Lawyers for the state and oilfield companies told Feldman that the ban could cost as many as 20,000 jobs if the moratorium lasted 18 months.
“The defendants trivialize such losses by characterizing them as merely a small percentage of the drilling rigs affected, but it does not follow that this will somehow reduce the convincing harm suffered,” Feldman said. He said the economic impacts of the ban would “clearly ripple throughout the economy of this region.”
Feldman granted the injunction after finding it likely the oilfield companies will succeed in proving “the agency’s decision was arbitrary and capricious,” which violates federal law governing policy decisions.
“An invalid agency decision to suspend drilling of wells in depths over 500 feet simply cannot justify the immeasurable effect on the plaintiffs, the local economy, the Gulf region, and the critical present-day aspect of the availability of domestic energy in the country,” Feldman said.
“Today’s ruling by U.S. District Court Judge Martin Feldman is an important step in returning thousands of oil service workers to their jobs,” Royal Dutch Shell Plc spokesman Bill Tanner said in an e-mailed statement.
“Shell remains confident in its expertise and procedures to safely drill and complete deepwater wells.” Shell’s safety standards often exceed regulatory requirements and include including a rigorous training program for well engineers, Tanner said.
Kjersti Torgersen, a spokeswoman for Statoil ASA in Houston, did not immediately respond to a telephone call seeking comment.
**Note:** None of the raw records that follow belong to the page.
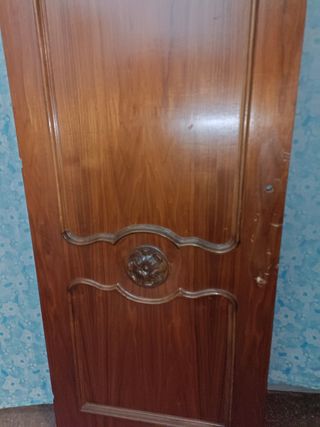 Puerta madera maciza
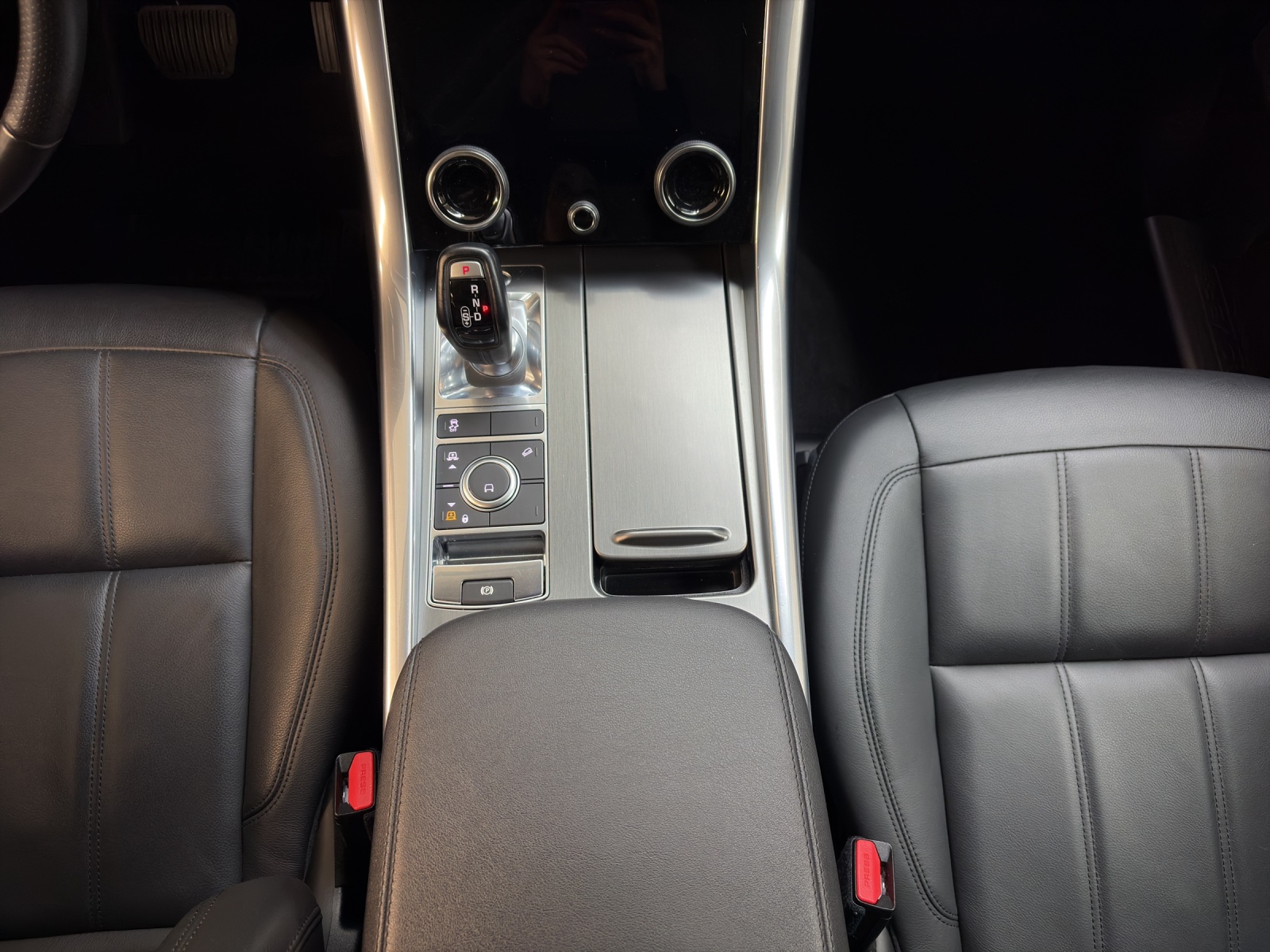 LAND ROVER RR Sport D250 I6 MHEV S-image-15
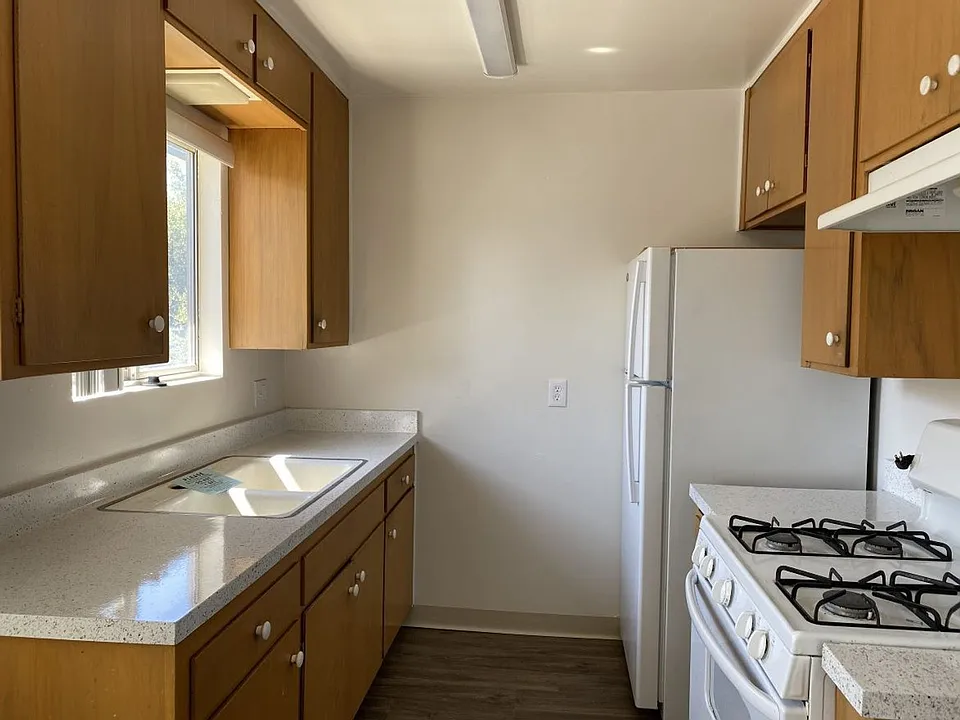 336 Claydelle Ave #14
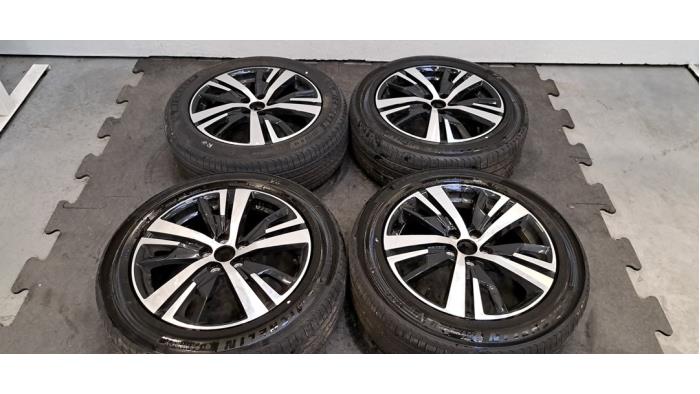 Kit jantes + pneumatiques Peugeot 408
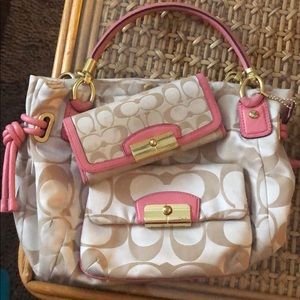 Matching coach set
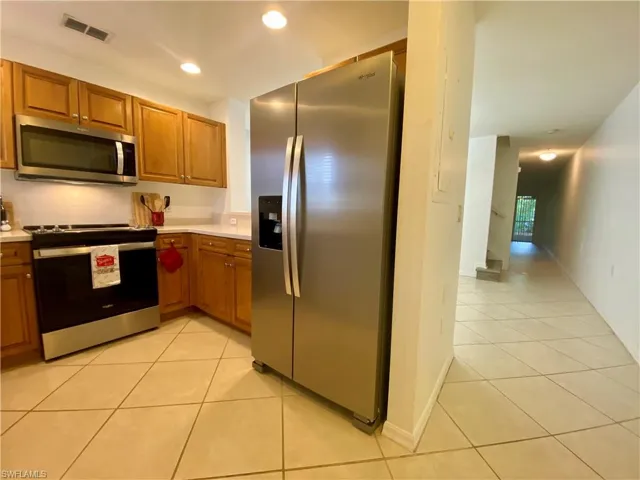 9460 Ivy Brook RUN # 707, FORT MYERS FL 33913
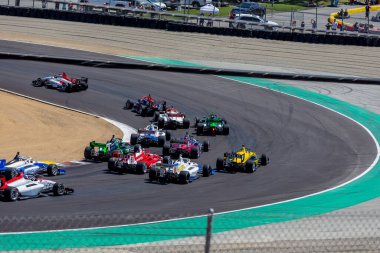Indianapolis, Indiana 'dan MATT BRABHAM (76) tarafından yazılan INDYCAR NXT, Monterey' deki WeatherTech Raceway Laguna Seca 'da düzenlenen Firestone Grand Prix sırasında yarışır..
Todd M. Hornbeck, CEO of Hornbeck Offshore, didn’t immediately return a call for comment.
Realistically, not a lot has changed, said Jud Bailey, an analyst at Jefferies & Co. in Houston.
“It’s a small victory for the industry, but clearly the administration has dug in its heels and is going to try to keep this moratorium, come hell or high water,” Bailey said today in a telephone interview. “Investors, as it relates to the drillers, are for the most part staying away. There’s too much uncertainty, too much headline risk.”
Bailey said he doesn’t think many operators would run out and immediately try to resume operations. “You run the risk of this getting overturned by the appellate court,” he said.
The case is Hornbeck Offshore Services LLC v. Salazar, 2:10-cv-01663, U.S. District Court, Eastern District of Louisiana (New Orleans).